Al final siempre abandono con un resquicio de culpabilidad y una leve frustración por haber sucumbido al tiempo estipulado: siempre hay más cuadros por mirar, sitios que visitar, preguntas que responder y ningún banco donde sentarse. Además, si desde un principio no encuentro una justificación sincera para quedarme ahí parada, prefiero marcharme antes que obligarme a adoptar una pose impostada, que tenga poca correspondencia con el grado de embelesamiento que requiere la pintura.
El recuerdo más vivo que tengo es el de una plácida mañana de primeros de marzo en la Academia de Bellas Artes de Venecia, frente a La Tempestad de Giorgione. Ahí estaba yo, mirando enmudecida aquella pintura que años atrás me había quitado el sueño una calurosa madrugada de agosto. Sin embargo, no permanecí frente al cuadro el tiempo que había imaginado estar, el tiempo que se supone debía haber estado, dado que me hallaba frente a él, por vez primera. Y no es que me hubiera defraudado. Como siempre, enfrascada en mi particular batalla acerca de lo conveniente o no de quedarse, abandoné la sala con sentimientos de arrepentimiento y culpabilidad.
Normalmente cuando esto ocurre sigo mirando la obra, desde otra obra, desde la otra punta de la sala; la panorámica no es tan buena, pero no interrumpe la contemplación. Alarga el placer (o la agonía) y, me permite contemplar desde la distancia el cuadro como cuadro, y no como pintura, arte o historia. Si, por el contrario, he abandonado precipitadamente una obra considerada maestra, vuelvo sobre mis pasos.
Como no podía mirar de soslayo el cuadro y además se trataba de una obra maestra, volví al pequeño habitáculo donde reposaba La Tempestad. Tuve un pensamiento claro: prefería recordar la pintura que memorizarla, llevarme una impresión que una lección. De alguna manera intuía, que ese cuadro no había sido pintado para ser mirado, sino más bien para ser recordado. Así que, sin ningún tipo de miramientos, me marché. Me marché para recordar el recuerdo que se me estaba mostrando. Y es que Giorgione, como más tarde supe, no estaba pintando lo que se veía sino lo que se recordaba.

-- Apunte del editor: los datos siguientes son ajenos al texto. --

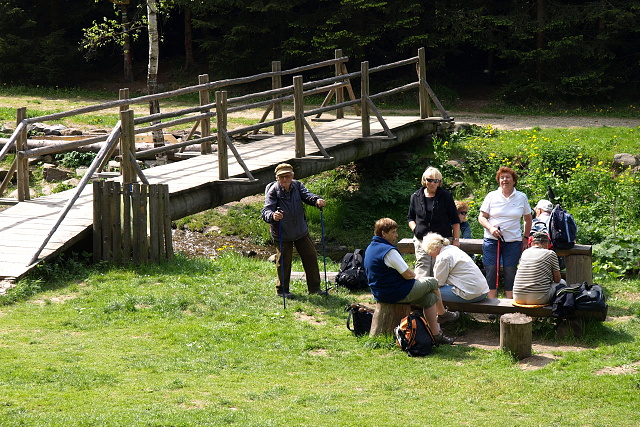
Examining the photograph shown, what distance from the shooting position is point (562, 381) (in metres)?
6.96

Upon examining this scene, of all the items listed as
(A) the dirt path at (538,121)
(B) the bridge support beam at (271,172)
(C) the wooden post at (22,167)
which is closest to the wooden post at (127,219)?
(B) the bridge support beam at (271,172)

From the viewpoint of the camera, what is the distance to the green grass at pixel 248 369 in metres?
6.14

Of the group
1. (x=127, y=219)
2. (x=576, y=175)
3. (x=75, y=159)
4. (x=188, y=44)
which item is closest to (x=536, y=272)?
(x=127, y=219)

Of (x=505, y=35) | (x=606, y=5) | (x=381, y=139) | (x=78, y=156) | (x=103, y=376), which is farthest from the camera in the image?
(x=505, y=35)

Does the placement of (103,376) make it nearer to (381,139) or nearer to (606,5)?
(381,139)

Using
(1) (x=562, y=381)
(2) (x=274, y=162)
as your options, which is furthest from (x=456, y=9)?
(1) (x=562, y=381)

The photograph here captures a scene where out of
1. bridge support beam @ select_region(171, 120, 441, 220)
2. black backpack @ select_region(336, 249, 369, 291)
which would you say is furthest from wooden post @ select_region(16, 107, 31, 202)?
black backpack @ select_region(336, 249, 369, 291)

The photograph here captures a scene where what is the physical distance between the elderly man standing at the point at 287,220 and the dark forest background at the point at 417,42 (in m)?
14.3

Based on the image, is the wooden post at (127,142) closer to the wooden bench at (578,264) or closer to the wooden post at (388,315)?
the wooden post at (388,315)

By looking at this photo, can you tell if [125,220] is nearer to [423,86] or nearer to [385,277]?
[385,277]

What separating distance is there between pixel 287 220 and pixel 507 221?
8.06ft

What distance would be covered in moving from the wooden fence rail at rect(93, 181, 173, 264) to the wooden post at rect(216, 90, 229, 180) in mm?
1373

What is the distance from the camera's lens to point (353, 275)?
10.4 m

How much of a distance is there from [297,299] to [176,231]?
277 inches
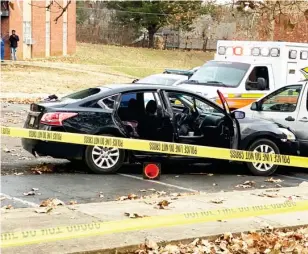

¿Y no es acaso eso el tiempo que no perdimos con un ser querido lo que más lamentamos cuando ha desaparecido? ¿No es acaso el recuerdo de lo que no pasó lo que más atormenta? El apreciado tiempo adquiere especial valor, no cuando lo aprovechamos, sino cuando sabemos cómo perderlo.
Rememoro y me regocijo en las tardes y noches que pasé en balde, aquellas en que sabía cómo perder fructíferamente el tiempo.